Scene question records –
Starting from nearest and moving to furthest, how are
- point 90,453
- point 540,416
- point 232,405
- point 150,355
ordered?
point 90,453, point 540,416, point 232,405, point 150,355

Job – Extract every line of the data above that contains the string "point".

Exercise output –
- point 90,453
- point 540,416
- point 232,405
- point 150,355
point 90,453, point 540,416, point 232,405, point 150,355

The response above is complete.